Em uma caminhada pelas ruas residenciais de Zurique, longe das hordas de turistas, é muito comum ser abordado por um suíço com um afetuoso cumprimento, sempre com um sorriso e buscando olhar nos olhos do interlocutor. Não se deixe enganar por tamanha simpatia; ela não significa que o suíço está disposto a abrir seu coração. Significa, no máximo, que ele está testando sua educação ou buscando abertura para dar um conselho ou uma lição de moral.
De fato, o suíço parece acordar de manhã, espreguiçar e pensar: hoje eu vou achar um estrangeiro e ensinar a ele como se deve viver aqui.
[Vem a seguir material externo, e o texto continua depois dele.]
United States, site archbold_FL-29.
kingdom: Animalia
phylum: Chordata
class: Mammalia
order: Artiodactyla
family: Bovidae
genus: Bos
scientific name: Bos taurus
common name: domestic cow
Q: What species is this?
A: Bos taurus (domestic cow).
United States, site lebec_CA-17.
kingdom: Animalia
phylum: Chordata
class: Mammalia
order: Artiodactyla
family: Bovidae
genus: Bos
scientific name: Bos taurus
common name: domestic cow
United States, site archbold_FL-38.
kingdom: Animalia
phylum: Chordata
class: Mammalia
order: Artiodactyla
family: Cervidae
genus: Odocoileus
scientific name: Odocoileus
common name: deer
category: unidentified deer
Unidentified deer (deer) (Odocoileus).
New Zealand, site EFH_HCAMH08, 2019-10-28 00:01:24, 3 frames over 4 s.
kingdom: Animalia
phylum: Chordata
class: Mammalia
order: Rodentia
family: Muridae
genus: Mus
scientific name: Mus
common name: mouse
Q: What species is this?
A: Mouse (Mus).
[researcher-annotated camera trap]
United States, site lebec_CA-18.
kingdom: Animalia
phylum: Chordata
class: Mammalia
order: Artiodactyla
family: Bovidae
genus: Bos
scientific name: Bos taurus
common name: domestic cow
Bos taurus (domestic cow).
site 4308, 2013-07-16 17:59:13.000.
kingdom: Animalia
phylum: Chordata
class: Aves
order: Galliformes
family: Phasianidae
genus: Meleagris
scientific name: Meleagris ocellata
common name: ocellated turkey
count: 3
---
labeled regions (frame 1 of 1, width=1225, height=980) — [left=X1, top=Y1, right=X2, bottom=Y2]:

Eu já fui repreendida, já recebi conselho e já ouvi palpite de estranhos sem pedir. Talvez a explicação para tamanha ingerência na vida alheia seja reflexo do sistema político adotado por lá: frequentemente o suíço é chamado às urnas para participar da tomada de decisões, o que deve deixá-los mais à vontade para sair distribuindo opiniões por aí. É a democracia participativa transformando a vida cotidiana em um eterno referendo.
Mas a verdade é que eles têm muito o que nos ensinar. Se por um lado não há flexibilidade, por outro há confiabilidade. Não se deve contar com a capacidade do suíço de improvisar ou de relaxar regras e procedimentos, mas se pode sempre esperar que ele faça aquilo a que se comprometeu, a tempo e modo. Nesse contexto, parece-me que a sociedade suíça fez uma opção: entre ser maleável e ser confiável, optou por ser confiável. E é uma escolha legítima.
* Grüezi é uma saudação verbal comum na Suíça de língua alemã (especialmente no cantão de Zurique) e significa Olá. Assim como a forma de se cumprimentar, algumas das características comportamentais do suíço variam bastante a depender da região.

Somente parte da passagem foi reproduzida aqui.